SOURCE DATA =>
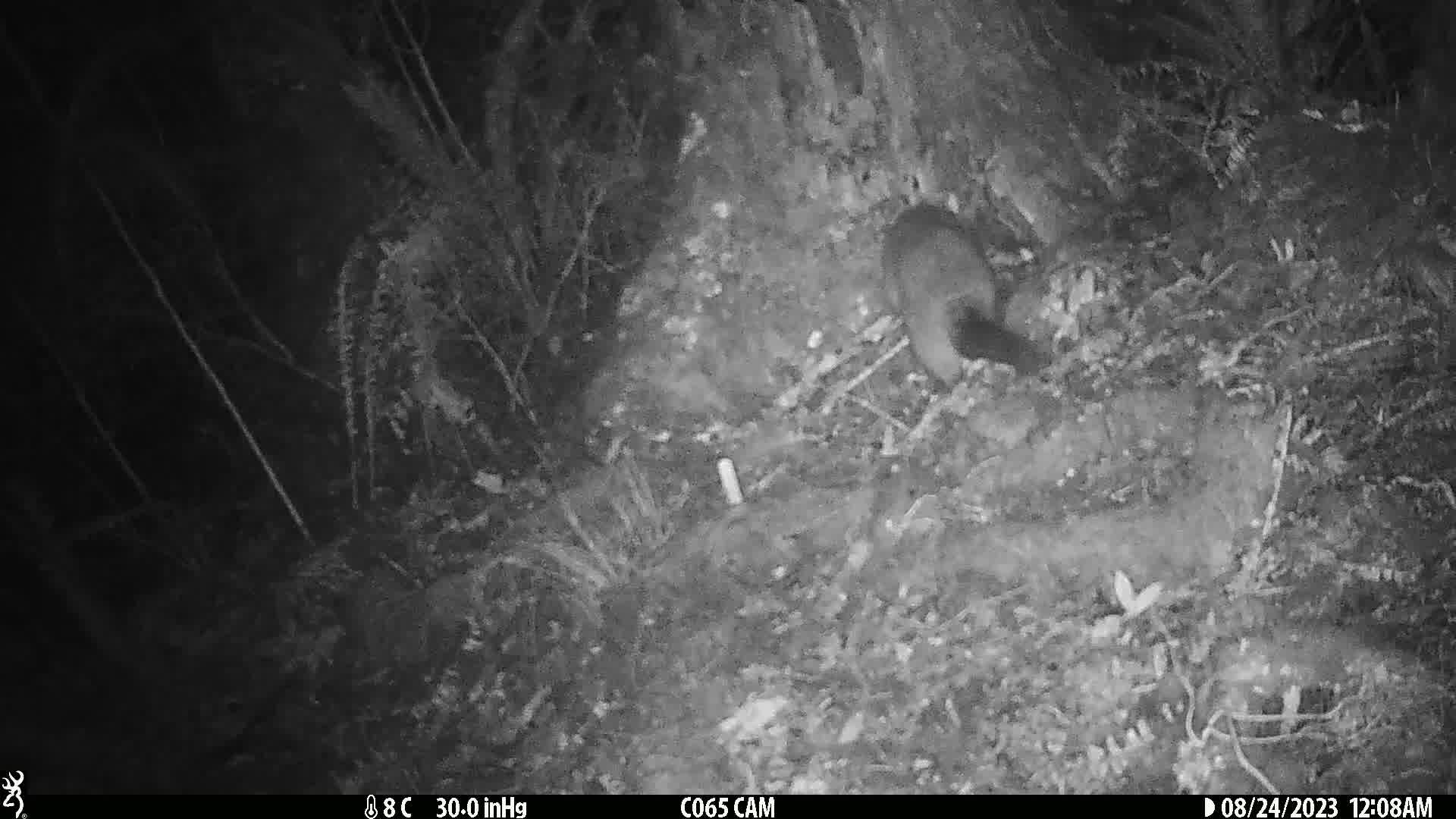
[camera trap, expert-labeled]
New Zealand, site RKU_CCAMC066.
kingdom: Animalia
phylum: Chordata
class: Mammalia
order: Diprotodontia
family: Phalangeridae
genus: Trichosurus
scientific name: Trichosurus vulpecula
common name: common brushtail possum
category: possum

THE TASK => With the pictures left out, return each entry exactly as written.

YOUR RESPONSE =>
[camera trap, expert-labeled]
New Zealand, site RKU_CCAMC066.
kingdom: Animalia
phylum: Chordata
class: Mammalia
order: Diprotodontia
family: Phalangeridae
genus: Trichosurus
scientific name: Trichosurus vulpecula
common name: common brushtail possum
category: possum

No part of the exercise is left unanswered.